*** Supplied text Section Begins ***

Loosely speaking, it concerns the tendency of mathematicians to generalize structures to $n$-structures. This has proved very successful in a number of areas of mathematics. In fact, there exists a comprehensive online encyclopedia of many places in mathematics that this archetype arises, aptly called nLab. Just as with the evolution of human understanding of number systems, so too we find an even greater pattern in the evolution of the generalization of many structures, along the path of $$\{0\}\mapsto\N\mapsto\Z\mapsto\Q\mapsto\R\mapsto\cdots$$ Hence, the step from structures to $n$-structures is often only the beginning. After we begin some sort of induction, we may then ask about going in the reverse direction, viz. into the negatives. This concept, called negative thinking, according to nLab,

"is a way of thinking about categorification by considering what the original concept is a categorification of. That is, to better understand how [structures] are categorified to become [2-structures], [3-structures], and so on, you think about how structures are themselves a categorification of [0-structures], [(-1)-structures], and so on. Generally, the concept of [n-structure] stops making sense for small values of n after a few steps, but it does make sense surprisingly often for at least some non-positive values. [...] More generally, [this concept] can apply whenever you have a sequence of mathematical objects and ask yourself what came before the beginning?"

*** Supplied text Section Ends ***

→ **Exercise directions**
Write what comes next in the passage above on $n$-structures and negative thinking, picking up after its closing quotation.

*** Data extracts Section Begins ***

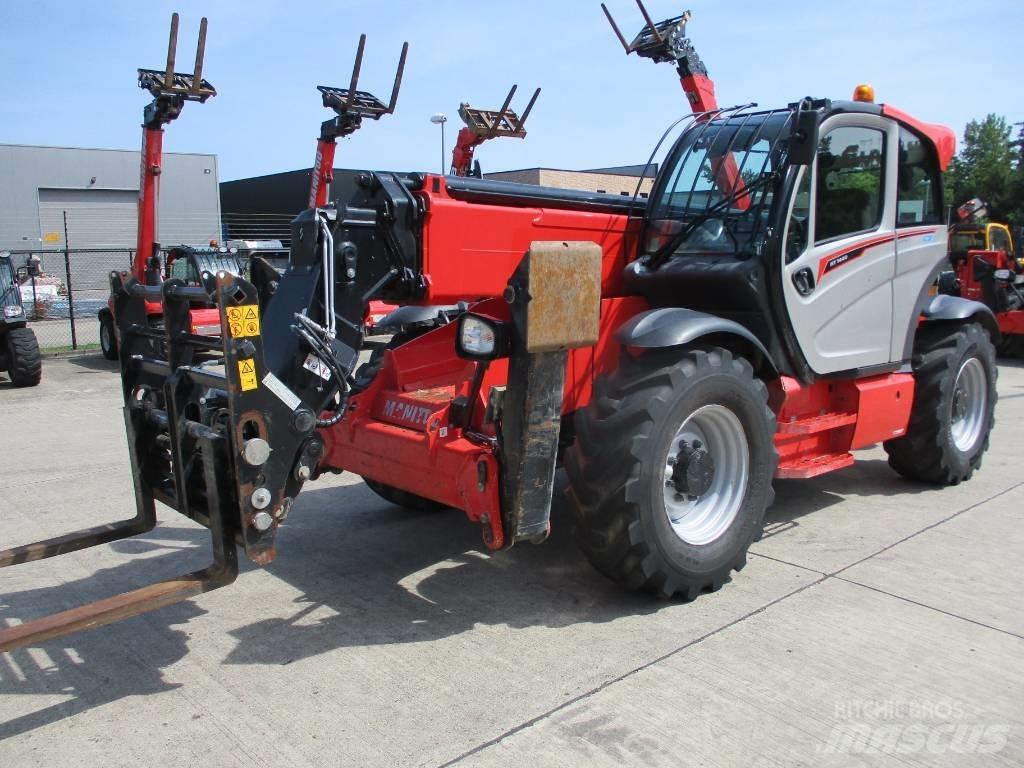 Manitou MT 1440 (951) テレスコーピックハンドラー
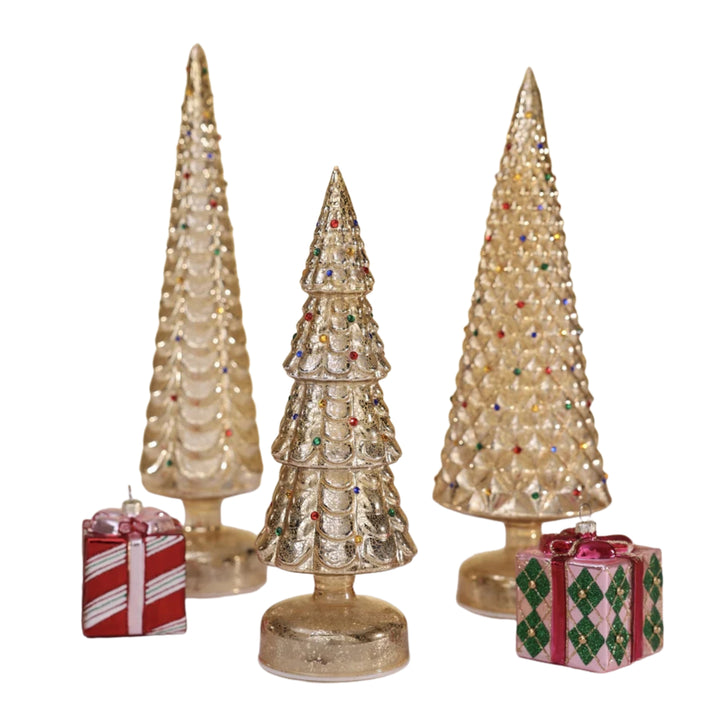 Jewel Twinkle Glass Tree
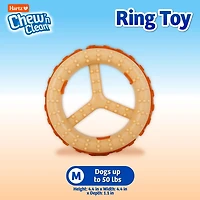 Jouet pour chien Hartz Chew 'n Clean à saveur de poulet Jouet pour chien 2 en 1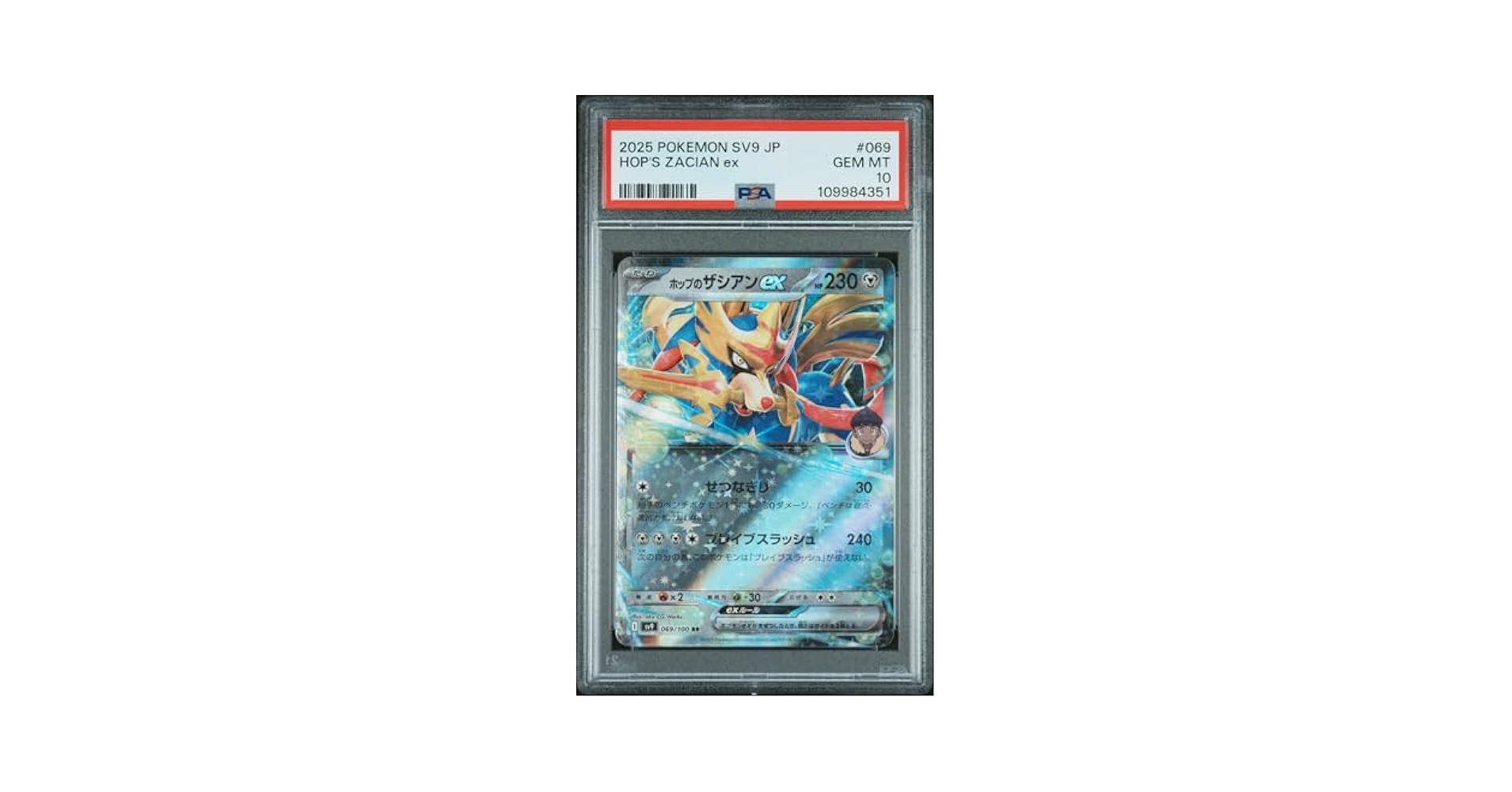 ポケモンカード ゼニガメ 03 シールダス スティッチタッチ psa9 PSA 10 GEM MINT JAPANESE POKEMON 2024 Dachsbun ex 129/102
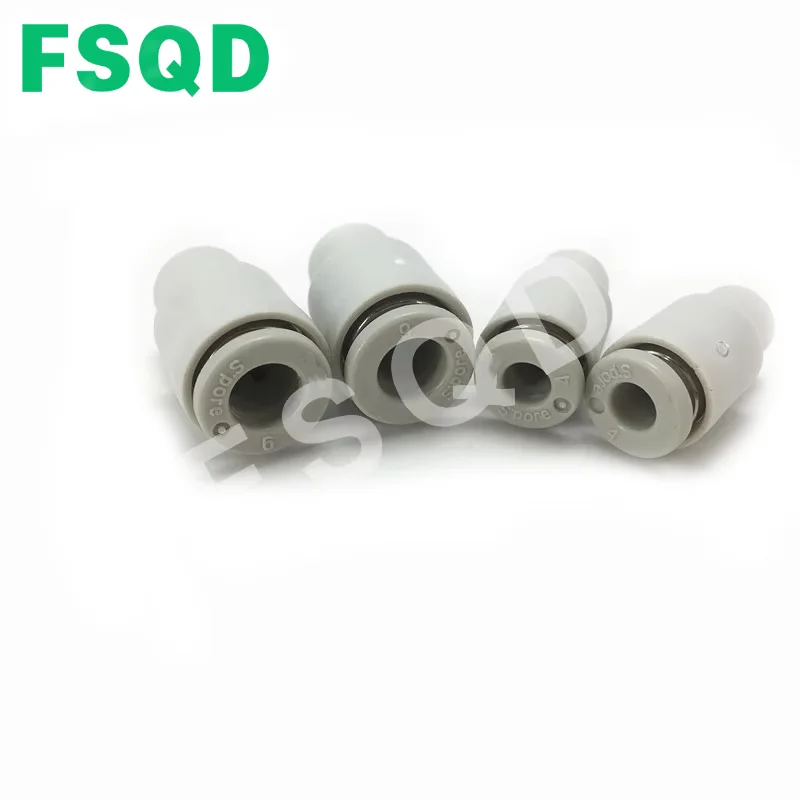 1pc Pneumatic Quick Insert Connector Joint Fittings KQ2C04-00 KQ2C06-00 KQ2C08-00 KQ2C10-00 KQ2C12-00  KQ2C Series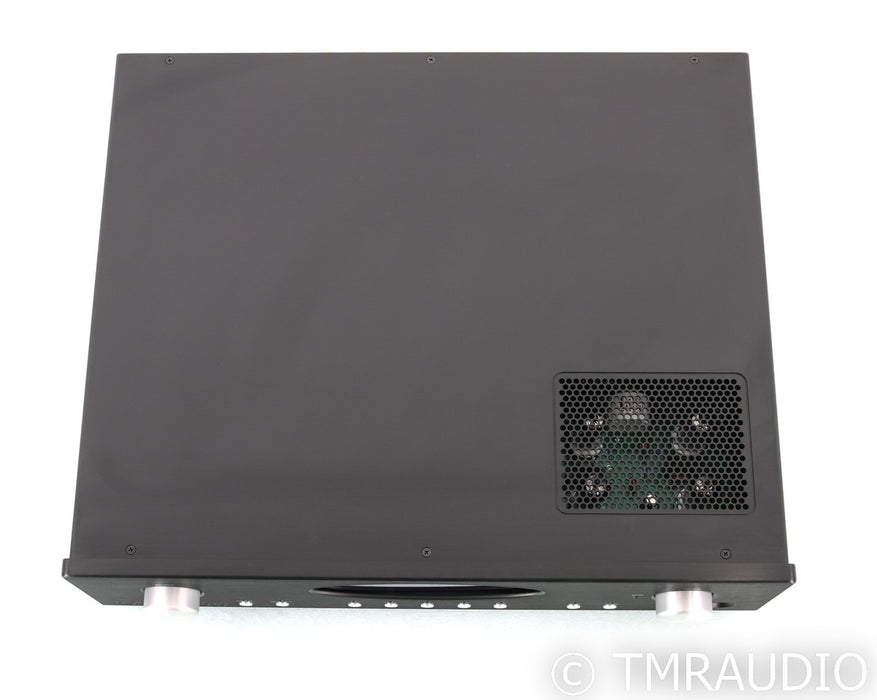 Rogue RP-7 Stereo Tube Preamplifier; Remote; RP7; Black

*** Data extracts Section Ends ***

→ **Response area**
But not all beginnings afford an easy journey. In particular, although it has been long-established that, not only is our algebra well-equipped to study geometry in $1$, $2$, and $3$-dimensions, but is also perfectly capable of describing $n$-dimensions for any $n\in\N$, we seem to hit an impassible singularity at $n=0$, with nothing but echoes of what structures lay beyond $n<0$. The concern of this article is to shed light on this mystery. That is to say, we look at how generalizing our understanding to negative dimensions thwarts most attempts, and despite this, why there might be good reason for studying such. At worst, this article symbolizes the impossibility of negative dimensions; and at best, a collection of facts about what exists within them.

Initial observations

Based on our understanding of non-negative dimensions, we may start collecting some questions about the expected behavior of negative dimensions.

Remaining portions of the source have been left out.